Ather Zia is Associate Professor of Anthropology at the University of Northern Colorado. She is a political anthropologist, poet and short-fiction writer. Zia is the author of Resisting Disappearances: Military Occupation and Women’s Activism in Kashmir (University of Washington Press 2019) and co-editor of Resisting Occupation in Kashmir (University of Pennsylvania Press 2018) and A Desolation called Peace (Harper Collins 2019). She has published a poetry collection “The Frame” (J&K Cultural Academy of Arts and Languages 1999) and another collection is forthcoming. Her ethnographic poetry on Kashmir has won an award from the Society for Humanistic Anthropology. A widely published columnist, Zia is the founder-editor of Kashmir Lit and is a founding member of Critical Kashmir Studies collective. 

Haley Duschinski is Associate Professor of Anthropology and Director and Graduate Director of the Center for Law, Justice and Culture at Ohio University. She is a legal and political anthropologist with research specializations in violence, war, and power; law and society; and human rights, militarization and impunity in South Asia, especially Kashmir. She is co-editor of Resisting Occupation in Kashmir (University of Pennsylvania Press 2018), and she co-edited special issues of Journal of Legal Pluralism and Unofficial Law and Critique of Anthropology on occupation and settler colonialism and Himalaya on war in Kashmir. Duschinski is a founding member of the Critical Kashmir Studies collective. Her current research focuses on international interventions for human rights and global accountability in Kashmir.

 

Mona Bhan is the Ford Maxwell Professor of South Asian Studies and Associate Professor of Anthropology at Syracuse University. Bhan has authored Counterinsurgency, Development, and the Politics of Identity: From Warfare to Welfare? and co-authored with Andrew Bauer Climate without Nature: A Critical Anthropology of the Anthropocene.

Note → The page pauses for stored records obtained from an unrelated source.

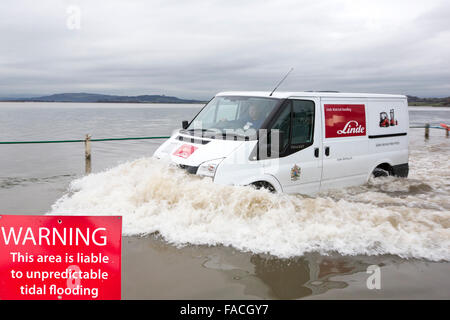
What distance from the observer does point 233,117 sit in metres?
7.12

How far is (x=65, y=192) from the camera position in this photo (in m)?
8.55

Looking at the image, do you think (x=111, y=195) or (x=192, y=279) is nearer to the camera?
(x=192, y=279)

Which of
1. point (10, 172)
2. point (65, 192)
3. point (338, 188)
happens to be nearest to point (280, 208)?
point (338, 188)

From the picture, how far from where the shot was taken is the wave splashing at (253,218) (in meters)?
5.24

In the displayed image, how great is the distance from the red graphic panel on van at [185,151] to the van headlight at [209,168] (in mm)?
463

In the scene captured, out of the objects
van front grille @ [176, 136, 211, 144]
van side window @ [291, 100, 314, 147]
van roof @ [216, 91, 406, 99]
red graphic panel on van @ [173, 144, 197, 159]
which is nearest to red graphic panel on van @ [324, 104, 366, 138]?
van roof @ [216, 91, 406, 99]

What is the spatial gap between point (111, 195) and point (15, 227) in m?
3.74

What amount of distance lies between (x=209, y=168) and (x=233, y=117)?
4.64ft

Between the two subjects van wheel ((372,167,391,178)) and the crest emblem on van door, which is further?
van wheel ((372,167,391,178))

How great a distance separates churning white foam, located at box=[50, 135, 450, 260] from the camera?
17.2 feet

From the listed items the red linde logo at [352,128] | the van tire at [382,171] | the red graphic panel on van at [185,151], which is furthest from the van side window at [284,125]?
the van tire at [382,171]

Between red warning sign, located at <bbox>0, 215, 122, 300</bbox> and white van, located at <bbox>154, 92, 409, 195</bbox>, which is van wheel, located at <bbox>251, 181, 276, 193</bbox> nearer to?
white van, located at <bbox>154, 92, 409, 195</bbox>

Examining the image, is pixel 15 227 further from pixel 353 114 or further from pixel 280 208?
pixel 353 114

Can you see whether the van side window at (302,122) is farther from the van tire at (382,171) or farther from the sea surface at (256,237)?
the van tire at (382,171)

She is also co-editor of Resisting Occupation in Kashmir, and a founding member of the Critical Kashmir Studies collective. Bhan is co-editor of HIMALAYA, the flagship journal of the Association for Nepal and Himalayan Studies, and on the editorial board of AGITATE, published through the University of Minnesota Libraries. Her writings and interviews have appeared in several media and print outlets such as the BBC, Al Jazeera, Scholars Circle, CGTN, Scholars’ Circle, Indus TV, TRT, Kindle, Open Democracy, and Outlook.